- REQUIREMENT 1: The passage below on random forest parameters gives caveats about the min.node.size setting. Name the situation or type of forest that each caveat concerns.
- REQUIREMENT 2:
Answer these questions using the passage below on random forest parameters. Mark each answer with the letter of its question.
(a) What is the default value of alpha?
(b) Which other random forest packages was the regression splitting behavior initially chosen to match?
(c) Where can more detail on min.node.size for causal forests be found?
- REQUIREMENT 3: Continue the passage below on random forest parameters from the point where it stops.

- SOURCE:
There are several important caveats to this parameter:

  • When honesty is enabled, the leaf nodes are 'repopulated' after splitting with a fresh subsample. This means that the final tree may contain leaf nodes smaller than the min.node.size setting.
  • For regression forests, the splitting will only stop once a node has become smaller than min.node.size. Because of this, trees can have leaf nodes that violate the min.node.size setting. We initially chose this behavior to match that of other random forest packages like randomForest and ranger, but will likely be changed as it is misleading (see #143).
  • When training a causal forest, min.node.size takes on a slightly different notion related to the number of treatment and control samples. More detail can be found in the 'Split Penalization' section below, under the 'Causal Forests' heading.

alpha

The parameter alpha controls the maximum imbalance of a split. In particular, when splitting a parent node, the size of each child node is not allowed to be less than size(parent) * alpha. Its value must lie between (0, 0.25), and defaults to 0.05.

- PROVIDED DATA:
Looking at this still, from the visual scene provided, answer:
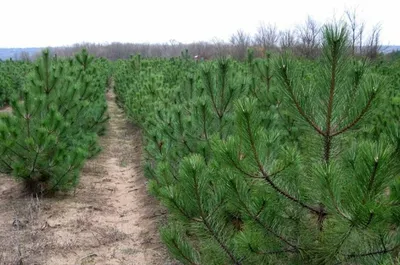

- TASK ANSWER 1:
- When honesty is enabled
- Regression forests
- Training a causal forest

- TASK ANSWER 2:
(a) 0.05
(b) randomForest and ranger
(c) In the 'Split Penalization' section, under the 'Causal Forests' heading

- TASK ANSWER 3:
When training a causal forest, this parameter takes on a slightly different notion related to the number of treatment and control samples. More detail can be found in the 'Split Penalization' section below, under the 'Causal Forests' heading.

imbalance.penalty

The imbalance.penalty parameter controls how harshly imbalanced splits are penalized. When determining which variable to split on, each split is assigned a 'goodness measure' related to how much it increases heterogeneity across the child nodes. The algorithm applies a penalty to this value to discourage child nodes from having very different sizes, specified by imbalance.penalty * (1.0 / size(left.child) + 1.0 / size(right.child). This penalty can be seen as a complement to the hard restriction on splits provided by alpha.

This parameter is still experimental, and unless imbalance.penaltyis explicitly specified, it defaults to 0 so that no split penalty is applied.

When training a causal forest, this parameter takes on a slightly different notion related to the number of treatment and control samples. More detail can be found in the 'Selecting Balanced Splits' section below, under the 'Causal Forests' heading.

Variance Estimates

By default, all forest models are trained in such a way as to support variance estimates. To calculate these estimates, the flag estimate.variance can be provided to prediction:

causal.forest = causal_forest(X, Y, W)
prediction.result = predict(causal.forest, X.test, estimate.variance=TRUE)
standard.error = sqrt(prediction.result$variance.estimates)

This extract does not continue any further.